• bir roll röportajı, babaya sorarlar; gogol bordello'yu dinlediniz mi hiç, deyü;
    cevap şahane;
    -gogol?

    hüsnü'nün* programına çıkar, dev sanatçı tüm samimiyetsizliğiyle "selim abi benim de en sevdiğim klarnetçilerdendir" falan diye zırvalarken, baba; "biz de evde hep seni izliyoz" deyiverir...

    velhasıl; var mı arkadaşım böyle samimiyet dünyada, yok. o zaman nedir; selim sesler dünyanın en güzel insanıdır, o kadar.
    ve hatta; selim sesler cumhurbaşkanı olsun...
  • bugün telefonla aradım, hanımı açtı.
    durumunu sordum. selim abinin durumu şuan iyi imiş. ilaçla tedavi devam ediyormuş, kalp nakli için acil sırasında imiş. uygun kalp bulunduğunda nakil gerçekleşecekmiş, tabi bu süreçte hastanede bir süre daha tedavi devam edecekmiş organ bulunana kadar.
    siyami hersek kalp hastanesi'nde, yoğun bakım ünitesinde yatıyormuş. gün içinde yemek yedirmek haricinde 20dk görebiliyorum sadece dedi.
    dışarıdan ziyaretçi almıyorlarmış.
    hanımına yapabilecek birşeyimiz var mı diye sordum "nolur dualarınızı eksik etmeyin, tek ihtiyacımız bu" dedi.
    gözlerim dolduydu zaten konuşurken, birde böyle diyince iyice içim koptu.

    merak etme abicim tüm dualarımız seninle...

    iyileşip yine sahnelere döneceksin...
    daha benim düğün var, biliyorsun söz verdin...

    ha gayret be aganın...
  • hava kara bulutlarla kapliydi kesan'da, bence kendilerini tuttular selim abi'nin toprak ile kavuştuğu ana kadar...
    sonrasında birden başladı sağnak...
    onlar da dayanamadı ustanın bu vedasına... toprağa bereket olup düşerken insanların kulaklarında selim abi'nin klarnetinin sesi yankılanıyordu...

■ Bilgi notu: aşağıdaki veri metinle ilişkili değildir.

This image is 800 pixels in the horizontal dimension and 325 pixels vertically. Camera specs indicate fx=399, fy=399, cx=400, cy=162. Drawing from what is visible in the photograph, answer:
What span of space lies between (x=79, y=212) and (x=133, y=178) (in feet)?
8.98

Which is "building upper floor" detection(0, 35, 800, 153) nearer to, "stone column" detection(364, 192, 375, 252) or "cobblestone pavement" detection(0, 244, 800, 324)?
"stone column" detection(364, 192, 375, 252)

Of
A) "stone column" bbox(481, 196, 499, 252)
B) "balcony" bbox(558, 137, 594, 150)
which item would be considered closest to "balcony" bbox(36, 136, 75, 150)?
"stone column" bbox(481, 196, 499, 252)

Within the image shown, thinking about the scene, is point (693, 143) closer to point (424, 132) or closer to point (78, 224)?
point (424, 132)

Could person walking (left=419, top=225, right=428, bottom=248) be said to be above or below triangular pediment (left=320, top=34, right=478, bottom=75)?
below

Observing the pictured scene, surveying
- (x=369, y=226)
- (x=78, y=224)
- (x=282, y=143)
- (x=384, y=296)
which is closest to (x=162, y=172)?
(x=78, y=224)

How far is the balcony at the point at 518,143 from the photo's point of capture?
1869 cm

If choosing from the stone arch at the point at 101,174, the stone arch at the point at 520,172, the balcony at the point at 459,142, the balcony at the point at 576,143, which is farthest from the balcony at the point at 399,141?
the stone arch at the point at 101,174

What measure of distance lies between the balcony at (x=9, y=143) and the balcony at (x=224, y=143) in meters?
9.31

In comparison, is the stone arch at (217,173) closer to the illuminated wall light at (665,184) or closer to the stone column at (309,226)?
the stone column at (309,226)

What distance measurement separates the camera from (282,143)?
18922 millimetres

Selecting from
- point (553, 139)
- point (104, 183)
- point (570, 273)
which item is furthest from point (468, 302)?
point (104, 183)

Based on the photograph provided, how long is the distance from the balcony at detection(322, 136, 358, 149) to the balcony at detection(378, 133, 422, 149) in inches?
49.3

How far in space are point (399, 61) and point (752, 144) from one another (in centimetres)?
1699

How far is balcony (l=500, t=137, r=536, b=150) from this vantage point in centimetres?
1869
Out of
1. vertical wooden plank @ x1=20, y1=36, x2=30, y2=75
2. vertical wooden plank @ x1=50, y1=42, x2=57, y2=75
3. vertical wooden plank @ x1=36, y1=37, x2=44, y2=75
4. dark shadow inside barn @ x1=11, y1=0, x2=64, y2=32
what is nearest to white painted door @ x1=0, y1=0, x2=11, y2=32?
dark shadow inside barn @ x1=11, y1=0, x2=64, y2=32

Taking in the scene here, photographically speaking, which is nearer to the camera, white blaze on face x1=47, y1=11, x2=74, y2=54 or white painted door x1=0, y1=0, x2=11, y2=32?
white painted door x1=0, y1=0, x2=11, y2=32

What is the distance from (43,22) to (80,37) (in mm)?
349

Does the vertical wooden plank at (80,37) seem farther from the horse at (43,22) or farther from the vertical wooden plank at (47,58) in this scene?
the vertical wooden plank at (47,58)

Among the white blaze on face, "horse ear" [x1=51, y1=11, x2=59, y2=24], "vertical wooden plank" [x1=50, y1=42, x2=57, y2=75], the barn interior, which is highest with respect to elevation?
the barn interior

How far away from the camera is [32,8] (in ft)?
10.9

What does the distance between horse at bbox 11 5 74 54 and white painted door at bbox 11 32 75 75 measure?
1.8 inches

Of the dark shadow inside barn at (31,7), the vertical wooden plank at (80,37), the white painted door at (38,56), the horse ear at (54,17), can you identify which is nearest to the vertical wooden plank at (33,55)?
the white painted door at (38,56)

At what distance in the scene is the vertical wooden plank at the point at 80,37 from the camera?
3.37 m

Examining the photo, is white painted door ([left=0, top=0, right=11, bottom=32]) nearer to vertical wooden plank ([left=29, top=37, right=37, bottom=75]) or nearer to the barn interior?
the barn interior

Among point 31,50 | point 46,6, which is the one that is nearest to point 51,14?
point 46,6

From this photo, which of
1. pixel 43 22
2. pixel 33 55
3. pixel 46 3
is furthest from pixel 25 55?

    cenazesi keşan'ın büyük camilerinden olan iki minareli cami'den kalktı... caminin kendisi büyük ama avlusu ufacıktı. aslında avlu da denmez ya "iki minareli cami çarşısı" idi. altında dükkanlar vardı. tabii camiye gelir hep bunlar...
    sonrasında musalla taşı merdiven altına sığıştırılmıştı.
    cenaze namazı daracık avluyu dolduran selim abi'nin sevenleri, komşuları, keşanlı müzisyen arkadaşları, hamburg'taki son konserinde vokalistliğini yapan esra arslan, serkan çağrı ve mustafa avkıran vardı.
    imamın namaz bitip avluya çıkışını bana çok garip geldi, sanki isteksizdi ve bir an önce bitsin gibi bir hali vardı.
    bir cenaze namazında ilk defa merhumun adını söylemeyen ve cenaze namazını kısa da olsa tarif etmeyen bir imamla karşılaştım. helallik almayı dahi lütfen yaptı. şaşırdım.
    zaten cemaatte pek bir şaşırdı duruma...
    selim abi kendi mahallesindeki camiden omuzlarda araca taşındı ve sonsuzluğa uğurlandı...
    bu gidiş ona hiç yakışmadı.
    onun emeğiyle, başarısıyla para kazanan onlarca müzisyen, sanatçıdan hiçbirinden ne bir mesaj ne bir çelenk vardı.
    keşan belediyesi bile hayatını kaybeden bir hemşerisinin son yolculuğunda yoktu.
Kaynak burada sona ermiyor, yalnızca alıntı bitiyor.